**EXERCISE:** Report back every line from the entries below in which the word "charset" occurs.

╔══

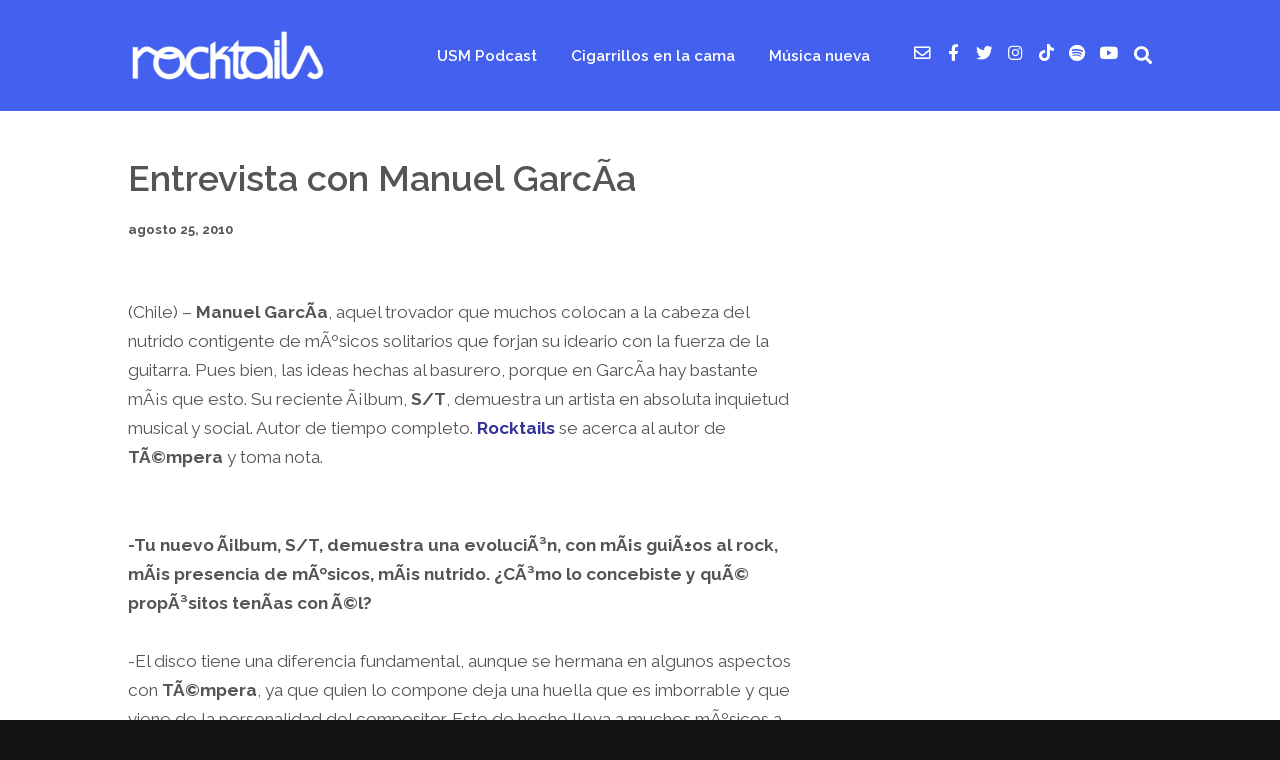

--- FILE ---
content_type: text/html; charset=utf-8
request_url: https://www.google.com/recaptcha/api2/aframe
body_size: 265
content:
<!DOCTYPE HTML><html><head><meta http-equiv="content-type" content="text/html; charset=UTF-8"></head><body><script nonce="ewrzXlbcwW2fEFrusAG1_w">/** Anti-fraud and anti-abuse applications only. See google.com/recaptcha */ try{var clients={'sodar':'https://pagead2.googlesyndication.com/pagead/sodar?'};window.addEventListener("message",function(a){try{if(a.source===window.parent){var b=JSON.parse(a.data);var c=clients[b['id']];if(c){var d=document.createElement('img');d.src=c+b['params']+'&rc='+(localStorage.getItem("rc::a")?sessionStorage.getItem("rc::b"):"");window.document.body.appendChild(d);sessionStorage.setItem("rc::e",parseInt(sessionStorage.getItem("rc::e")||0)+1);localStorage.setItem("rc::h",'1769902309006');}}}catch(b){}});window.parent.postMessage("_grecaptcha_ready", "*");}catch(b){}</script></body></html>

╚══

**FINISHED TASK:**
content_type: text/html; charset=utf-8
<!DOCTYPE HTML><html><head><meta http-equiv="content-type" content="text/html; charset=UTF-8"></head><body><script nonce="ewrzXlbcwW2fEFrusAG1_w">/** Anti-fraud and anti-abuse applications only. See google.com/recaptcha */ try{var clients={'sodar':'https://pagead2.googlesyndication.com/pagead/sodar?'};window.addEventListener("message",function(a){try{if(a.source===window.parent){var b=JSON.parse(a.data);var c=clients[b['id']];if(c){var d=document.createElement('img');d.src=c+b['params']+'&rc='+(localStorage.getItem("rc::a")?sessionStorage.getItem("rc::b"):"");window.document.body.appendChild(d);sessionStorage.setItem("rc::e",parseInt(sessionStorage.getItem("rc::e")||0)+1);localStorage.setItem("rc::h",'1769902309006');}}}catch(b){}});window.parent.postMessage("_grecaptcha_ready", "*");}catch(b){}</script></body></html>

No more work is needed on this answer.